Write out the entries again. Match each one exactly.

[Records for the exercise]:
· · · ·

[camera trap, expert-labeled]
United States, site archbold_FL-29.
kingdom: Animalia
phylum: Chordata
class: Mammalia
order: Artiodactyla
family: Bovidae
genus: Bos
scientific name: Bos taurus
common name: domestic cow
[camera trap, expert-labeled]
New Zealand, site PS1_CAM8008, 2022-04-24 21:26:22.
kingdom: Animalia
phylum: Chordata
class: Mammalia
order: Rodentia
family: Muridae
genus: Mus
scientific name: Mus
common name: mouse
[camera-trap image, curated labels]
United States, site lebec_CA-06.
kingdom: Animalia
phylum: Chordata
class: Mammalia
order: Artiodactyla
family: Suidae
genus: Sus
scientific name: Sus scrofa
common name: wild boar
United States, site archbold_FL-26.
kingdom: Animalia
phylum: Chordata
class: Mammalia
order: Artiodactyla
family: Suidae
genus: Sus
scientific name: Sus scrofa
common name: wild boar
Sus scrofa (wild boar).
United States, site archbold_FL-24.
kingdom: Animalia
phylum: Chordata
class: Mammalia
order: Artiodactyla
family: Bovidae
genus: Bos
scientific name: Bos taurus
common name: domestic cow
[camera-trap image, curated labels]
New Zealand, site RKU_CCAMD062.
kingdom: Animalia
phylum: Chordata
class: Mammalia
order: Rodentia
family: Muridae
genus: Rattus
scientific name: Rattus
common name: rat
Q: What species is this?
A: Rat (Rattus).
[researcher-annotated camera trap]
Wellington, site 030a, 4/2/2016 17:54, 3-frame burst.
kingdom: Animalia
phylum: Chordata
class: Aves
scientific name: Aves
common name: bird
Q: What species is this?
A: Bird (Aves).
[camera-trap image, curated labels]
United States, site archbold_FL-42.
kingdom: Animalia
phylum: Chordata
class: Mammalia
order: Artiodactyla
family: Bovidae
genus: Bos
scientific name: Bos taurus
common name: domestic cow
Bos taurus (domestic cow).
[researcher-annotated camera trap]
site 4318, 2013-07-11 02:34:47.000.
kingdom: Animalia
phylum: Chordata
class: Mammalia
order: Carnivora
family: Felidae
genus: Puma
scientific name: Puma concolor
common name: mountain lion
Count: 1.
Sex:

· · · ·

[Answer to the exercise]:
[camera trap, expert-labeled]
United States, site archbold_FL-29.
kingdom: Animalia
phylum: Chordata
class: Mammalia
order: Artiodactyla
family: Bovidae
genus: Bos
scientific name: Bos taurus
common name: domestic cow
[camera trap, expert-labeled]
New Zealand, site PS1_CAM8008, 2022-04-24 21:26:22.
kingdom: Animalia
phylum: Chordata
class: Mammalia
order: Rodentia
family: Muridae
genus: Mus
scientific name: Mus
common name: mouse
[camera-trap image, curated labels]
United States, site lebec_CA-06.
kingdom: Animalia
phylum: Chordata
class: Mammalia
order: Artiodactyla
family: Suidae
genus: Sus
scientific name: Sus scrofa
common name: wild boar
United States, site archbold_FL-26.
kingdom: Animalia
phylum: Chordata
class: Mammalia
order: Artiodactyla
family: Suidae
genus: Sus
scientific name: Sus scrofa
common name: wild boar
Sus scrofa (wild boar).
United States, site archbold_FL-24.
kingdom: Animalia
phylum: Chordata
class: Mammalia
order: Artiodactyla
family: Bovidae
genus: Bos
scientific name: Bos taurus
common name: domestic cow
[camera-trap image, curated labels]
New Zealand, site RKU_CCAMD062.
kingdom: Animalia
phylum: Chordata
class: Mammalia
order: Rodentia
family: Muridae
genus: Rattus
scientific name: Rattus
common name: rat
Q: What species is this?
A: Rat (Rattus).
[researcher-annotated camera trap]
Wellington, site 030a, 4/2/2016 17:54, 3-frame burst.
kingdom: Animalia
phylum: Chordata
class: Aves
scientific name: Aves
common name: bird
Q: What species is this?
A: Bird (Aves).
[camera-trap image, curated labels]
United States, site archbold_FL-42.
kingdom: Animalia
phylum: Chordata
class: Mammalia
order: Artiodactyla
family: Bovidae
genus: Bos
scientific name: Bos taurus
common name: domestic cow
Bos taurus (domestic cow).
[researcher-annotated camera trap]
site 4318, 2013-07-11 02:34:47.000.
kingdom: Animalia
phylum: Chordata
class: Mammalia
order: Carnivora
family: Felidae
genus: Puma
scientific name: Puma concolor
common name: mountain lion
Count: 1.
Sex:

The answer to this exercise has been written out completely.